-- start DATA TO PROCESS --

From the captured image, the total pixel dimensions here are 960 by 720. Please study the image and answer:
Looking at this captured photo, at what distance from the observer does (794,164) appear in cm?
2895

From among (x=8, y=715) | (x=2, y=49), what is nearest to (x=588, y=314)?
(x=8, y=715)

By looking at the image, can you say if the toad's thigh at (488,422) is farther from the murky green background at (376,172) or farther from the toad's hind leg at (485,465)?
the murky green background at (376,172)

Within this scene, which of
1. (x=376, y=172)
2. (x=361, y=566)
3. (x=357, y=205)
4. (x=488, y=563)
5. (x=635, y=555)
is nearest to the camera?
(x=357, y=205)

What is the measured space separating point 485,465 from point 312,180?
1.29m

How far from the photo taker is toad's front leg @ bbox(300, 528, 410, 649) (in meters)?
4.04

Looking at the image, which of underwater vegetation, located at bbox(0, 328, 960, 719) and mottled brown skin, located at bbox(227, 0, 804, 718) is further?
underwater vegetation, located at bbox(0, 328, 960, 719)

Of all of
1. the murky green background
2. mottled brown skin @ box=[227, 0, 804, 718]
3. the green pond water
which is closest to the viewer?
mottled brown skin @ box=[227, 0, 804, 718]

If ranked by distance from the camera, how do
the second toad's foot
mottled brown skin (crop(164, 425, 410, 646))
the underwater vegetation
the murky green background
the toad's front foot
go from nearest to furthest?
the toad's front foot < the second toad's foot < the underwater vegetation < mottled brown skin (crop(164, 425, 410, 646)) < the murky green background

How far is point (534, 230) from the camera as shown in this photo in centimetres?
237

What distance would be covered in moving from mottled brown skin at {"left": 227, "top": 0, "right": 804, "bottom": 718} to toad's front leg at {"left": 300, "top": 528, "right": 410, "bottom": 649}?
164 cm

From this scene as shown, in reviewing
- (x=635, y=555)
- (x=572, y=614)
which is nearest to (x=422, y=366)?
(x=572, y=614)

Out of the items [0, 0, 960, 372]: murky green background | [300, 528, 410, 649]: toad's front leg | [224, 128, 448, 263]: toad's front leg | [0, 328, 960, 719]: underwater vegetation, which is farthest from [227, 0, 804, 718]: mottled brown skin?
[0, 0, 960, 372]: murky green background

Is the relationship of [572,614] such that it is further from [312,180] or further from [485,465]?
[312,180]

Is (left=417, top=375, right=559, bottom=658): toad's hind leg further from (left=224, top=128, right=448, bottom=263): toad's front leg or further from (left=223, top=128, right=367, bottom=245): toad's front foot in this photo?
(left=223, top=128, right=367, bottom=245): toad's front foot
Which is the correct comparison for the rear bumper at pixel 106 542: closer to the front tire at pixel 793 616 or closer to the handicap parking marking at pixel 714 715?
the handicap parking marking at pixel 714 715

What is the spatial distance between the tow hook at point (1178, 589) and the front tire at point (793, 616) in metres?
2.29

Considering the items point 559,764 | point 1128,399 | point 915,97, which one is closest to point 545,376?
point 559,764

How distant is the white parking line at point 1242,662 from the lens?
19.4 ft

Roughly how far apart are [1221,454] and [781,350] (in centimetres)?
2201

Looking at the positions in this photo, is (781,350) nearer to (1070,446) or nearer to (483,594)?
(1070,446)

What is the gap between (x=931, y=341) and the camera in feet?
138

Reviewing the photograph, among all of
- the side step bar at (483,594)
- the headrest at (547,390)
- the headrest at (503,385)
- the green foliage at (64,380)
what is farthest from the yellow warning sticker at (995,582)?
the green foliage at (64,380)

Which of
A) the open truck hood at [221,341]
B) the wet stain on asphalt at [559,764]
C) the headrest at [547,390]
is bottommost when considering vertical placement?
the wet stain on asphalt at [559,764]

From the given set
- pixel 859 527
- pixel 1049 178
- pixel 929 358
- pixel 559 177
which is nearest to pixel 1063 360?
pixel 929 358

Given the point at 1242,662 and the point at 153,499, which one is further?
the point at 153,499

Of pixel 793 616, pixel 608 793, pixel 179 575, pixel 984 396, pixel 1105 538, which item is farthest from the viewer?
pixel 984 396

-- end DATA TO PROCESS --

Please reproduce all of the records above word for word, without changing anything.

EXERCISE RESPONSE:
From the captured image, the total pixel dimensions here are 960 by 720. Please study the image and answer:
Looking at this captured photo, at what distance from the observer does (794,164) appear in cm?
2895

From among (x=8, y=715) | (x=2, y=49), what is nearest to (x=588, y=314)?
(x=8, y=715)

By looking at the image, can you say if the toad's thigh at (488,422) is farther from the murky green background at (376,172) or farther from the toad's hind leg at (485,465)?
the murky green background at (376,172)

Within this scene, which of
1. (x=376, y=172)
2. (x=361, y=566)
3. (x=357, y=205)
4. (x=488, y=563)
5. (x=635, y=555)
is nearest to the camera?
(x=357, y=205)

What is the measured space separating point 485,465 from point 312,180?
1.29m

How far from the photo taker is toad's front leg @ bbox(300, 528, 410, 649) (in meters)?
4.04

Looking at the image, which of underwater vegetation, located at bbox(0, 328, 960, 719) and mottled brown skin, located at bbox(227, 0, 804, 718) is further?
underwater vegetation, located at bbox(0, 328, 960, 719)

Of all of
1. the murky green background
2. mottled brown skin @ box=[227, 0, 804, 718]
3. the green pond water
which is closest to the viewer?
mottled brown skin @ box=[227, 0, 804, 718]

If ranked by distance from the camera, how do
the second toad's foot
mottled brown skin (crop(164, 425, 410, 646))
the underwater vegetation
the murky green background
the toad's front foot
go from nearest to furthest?
the toad's front foot < the second toad's foot < the underwater vegetation < mottled brown skin (crop(164, 425, 410, 646)) < the murky green background

How far is point (534, 230) from the camera as shown in this photo in centimetres?
237

What distance would be covered in moving from mottled brown skin at {"left": 227, "top": 0, "right": 804, "bottom": 718} to toad's front leg at {"left": 300, "top": 528, "right": 410, "bottom": 649}?
164 cm

From this scene as shown, in reviewing
- (x=635, y=555)
- (x=572, y=614)
which is nearest to (x=422, y=366)?
(x=572, y=614)

Out of the items [0, 0, 960, 372]: murky green background | [300, 528, 410, 649]: toad's front leg | [224, 128, 448, 263]: toad's front leg | [0, 328, 960, 719]: underwater vegetation, which is farthest from [227, 0, 804, 718]: mottled brown skin?
[0, 0, 960, 372]: murky green background

Is the relationship of [572,614] such that it is further from [312,180] or further from [485,465]?
[312,180]

Is (left=417, top=375, right=559, bottom=658): toad's hind leg further from (left=224, top=128, right=448, bottom=263): toad's front leg or further from (left=223, top=128, right=367, bottom=245): toad's front foot in this photo?
(left=223, top=128, right=367, bottom=245): toad's front foot
Which is the correct comparison for the rear bumper at pixel 106 542: closer to the front tire at pixel 793 616 or closer to the handicap parking marking at pixel 714 715?
the handicap parking marking at pixel 714 715

What is the spatial distance between the tow hook at point (1178, 589) and the front tire at point (793, 616) in metres?
2.29

Considering the items point 559,764 | point 1128,399 | point 915,97, which one is closest to point 545,376?
point 559,764

How distant is the white parking line at point 1242,662 from the lens?
19.4 ft

Roughly how far apart are [1221,454] and [781,350] (in centimetres)?
2201

Looking at the positions in this photo, is (781,350) nearer to (1070,446) or nearer to (483,594)?
(1070,446)

What is the gap between (x=931, y=341) and the camera in feet?
138

Reviewing the photograph, among all of
- the side step bar at (483,594)
- the headrest at (547,390)
- the headrest at (503,385)
- the green foliage at (64,380)
what is farthest from the yellow warning sticker at (995,582)?
the green foliage at (64,380)

Which of
A) the open truck hood at [221,341]
B) the wet stain on asphalt at [559,764]
C) the headrest at [547,390]
is bottommost when considering vertical placement?
the wet stain on asphalt at [559,764]

From the given set
- pixel 859 527
- pixel 1049 178
- pixel 929 358
- pixel 559 177
which is nearest to pixel 1063 360?
pixel 929 358

Given the point at 1242,662 and the point at 153,499, which one is further?
the point at 153,499

Of pixel 793 616, pixel 608 793, pixel 179 575, pixel 984 396, pixel 1105 538, which item is farthest from the viewer?
pixel 984 396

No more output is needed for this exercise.